** BEGIN Entries supplied **
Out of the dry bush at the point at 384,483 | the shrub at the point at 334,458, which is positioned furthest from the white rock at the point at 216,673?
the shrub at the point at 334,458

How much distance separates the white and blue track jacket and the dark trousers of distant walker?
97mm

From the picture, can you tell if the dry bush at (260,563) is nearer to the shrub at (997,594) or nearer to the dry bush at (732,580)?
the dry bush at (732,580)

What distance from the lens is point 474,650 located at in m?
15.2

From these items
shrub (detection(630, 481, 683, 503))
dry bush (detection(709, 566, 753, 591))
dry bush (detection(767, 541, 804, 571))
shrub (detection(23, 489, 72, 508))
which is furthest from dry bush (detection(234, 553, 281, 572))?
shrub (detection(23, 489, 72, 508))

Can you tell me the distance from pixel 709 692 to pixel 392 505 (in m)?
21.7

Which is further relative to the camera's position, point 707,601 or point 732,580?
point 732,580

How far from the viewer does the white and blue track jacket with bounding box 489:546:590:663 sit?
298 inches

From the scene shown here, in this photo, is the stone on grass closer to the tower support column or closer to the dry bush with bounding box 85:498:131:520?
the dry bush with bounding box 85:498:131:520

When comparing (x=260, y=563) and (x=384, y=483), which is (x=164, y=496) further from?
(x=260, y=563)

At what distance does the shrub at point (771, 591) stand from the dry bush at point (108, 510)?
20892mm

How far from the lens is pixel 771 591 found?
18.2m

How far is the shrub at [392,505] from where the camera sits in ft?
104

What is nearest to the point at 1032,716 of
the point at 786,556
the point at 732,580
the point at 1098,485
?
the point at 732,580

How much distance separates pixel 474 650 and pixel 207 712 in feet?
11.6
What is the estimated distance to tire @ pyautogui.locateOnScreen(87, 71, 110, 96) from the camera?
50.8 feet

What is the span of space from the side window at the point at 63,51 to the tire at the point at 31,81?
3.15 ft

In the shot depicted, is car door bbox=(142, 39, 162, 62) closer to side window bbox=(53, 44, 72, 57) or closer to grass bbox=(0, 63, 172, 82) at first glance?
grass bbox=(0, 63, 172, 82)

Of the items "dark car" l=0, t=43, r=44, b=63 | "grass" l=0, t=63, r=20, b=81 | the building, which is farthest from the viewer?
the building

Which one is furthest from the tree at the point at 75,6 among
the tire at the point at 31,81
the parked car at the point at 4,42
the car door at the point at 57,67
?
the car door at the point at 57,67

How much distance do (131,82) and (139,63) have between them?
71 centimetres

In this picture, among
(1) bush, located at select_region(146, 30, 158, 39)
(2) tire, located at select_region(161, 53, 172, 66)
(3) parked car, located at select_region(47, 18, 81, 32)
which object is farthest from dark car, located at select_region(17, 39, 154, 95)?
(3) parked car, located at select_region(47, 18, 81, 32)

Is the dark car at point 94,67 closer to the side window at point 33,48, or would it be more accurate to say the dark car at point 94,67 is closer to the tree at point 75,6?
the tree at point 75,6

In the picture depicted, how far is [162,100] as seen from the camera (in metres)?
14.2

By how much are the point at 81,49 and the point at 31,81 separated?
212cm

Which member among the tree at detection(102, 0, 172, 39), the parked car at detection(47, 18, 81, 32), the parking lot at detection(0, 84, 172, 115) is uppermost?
** END Entries supplied **
Return all of the material above word for word, keeping every line and changing nothing.

**Task solution**
Out of the dry bush at the point at 384,483 | the shrub at the point at 334,458, which is positioned furthest from the white rock at the point at 216,673?
the shrub at the point at 334,458

How much distance separates the white and blue track jacket and the dark trousers of distant walker?
97mm

From the picture, can you tell if the dry bush at (260,563) is nearer to the shrub at (997,594) or nearer to the dry bush at (732,580)?
the dry bush at (732,580)

What distance from the lens is point 474,650 located at in m?
15.2

From these items
shrub (detection(630, 481, 683, 503))
dry bush (detection(709, 566, 753, 591))
dry bush (detection(767, 541, 804, 571))
shrub (detection(23, 489, 72, 508))
which is furthest from dry bush (detection(234, 553, 281, 572))?
shrub (detection(23, 489, 72, 508))

Can you tell me the distance from pixel 709 692 to pixel 392 505 (in m)?
21.7

Which is further relative to the camera's position, point 707,601 or point 732,580?
point 732,580

How far from the viewer does the white and blue track jacket with bounding box 489:546:590:663 sit?
298 inches

From the scene shown here, in this photo, is the stone on grass closer to the tower support column or closer to the dry bush with bounding box 85:498:131:520?
the dry bush with bounding box 85:498:131:520

When comparing (x=260, y=563) and (x=384, y=483), which is (x=164, y=496) further from?
(x=260, y=563)

At what distance does the shrub at point (771, 591) stand from the dry bush at point (108, 510)?
20892mm

How far from the lens is pixel 771 591 found?
18.2m

How far is the shrub at [392,505] from where the camera sits in ft?
104

What is nearest to the point at 1032,716 of
the point at 786,556
the point at 732,580
the point at 1098,485
?
the point at 732,580

How much distance separates pixel 474 650 and pixel 207 712 in feet?
11.6
What is the estimated distance to tire @ pyautogui.locateOnScreen(87, 71, 110, 96) from the camera?
50.8 feet

What is the span of space from the side window at the point at 63,51 to the tire at the point at 31,81?
3.15 ft

In the shot depicted, is car door bbox=(142, 39, 162, 62) closer to side window bbox=(53, 44, 72, 57) or closer to grass bbox=(0, 63, 172, 82) at first glance?
grass bbox=(0, 63, 172, 82)

Of the items "dark car" l=0, t=43, r=44, b=63 | "grass" l=0, t=63, r=20, b=81 | the building, which is farthest from the viewer?
the building

Which one is furthest from the tree at the point at 75,6 among
the tire at the point at 31,81
the parked car at the point at 4,42
the car door at the point at 57,67
?
the car door at the point at 57,67

How much distance do (131,82) and (139,63) have between them?
71 centimetres

In this picture, among
(1) bush, located at select_region(146, 30, 158, 39)
(2) tire, located at select_region(161, 53, 172, 66)
(3) parked car, located at select_region(47, 18, 81, 32)
which object is farthest from dark car, located at select_region(17, 39, 154, 95)?
(3) parked car, located at select_region(47, 18, 81, 32)

Is the dark car at point 94,67 closer to the side window at point 33,48, or would it be more accurate to say the dark car at point 94,67 is closer to the tree at point 75,6?
the tree at point 75,6

In the picture depicted, how far is [162,100] as seen from the camera (in metres)?
14.2

By how much are the point at 81,49 and the point at 31,81 separated?
212cm

Which member among the tree at detection(102, 0, 172, 39), the parked car at detection(47, 18, 81, 32), the parking lot at detection(0, 84, 172, 115) is uppermost?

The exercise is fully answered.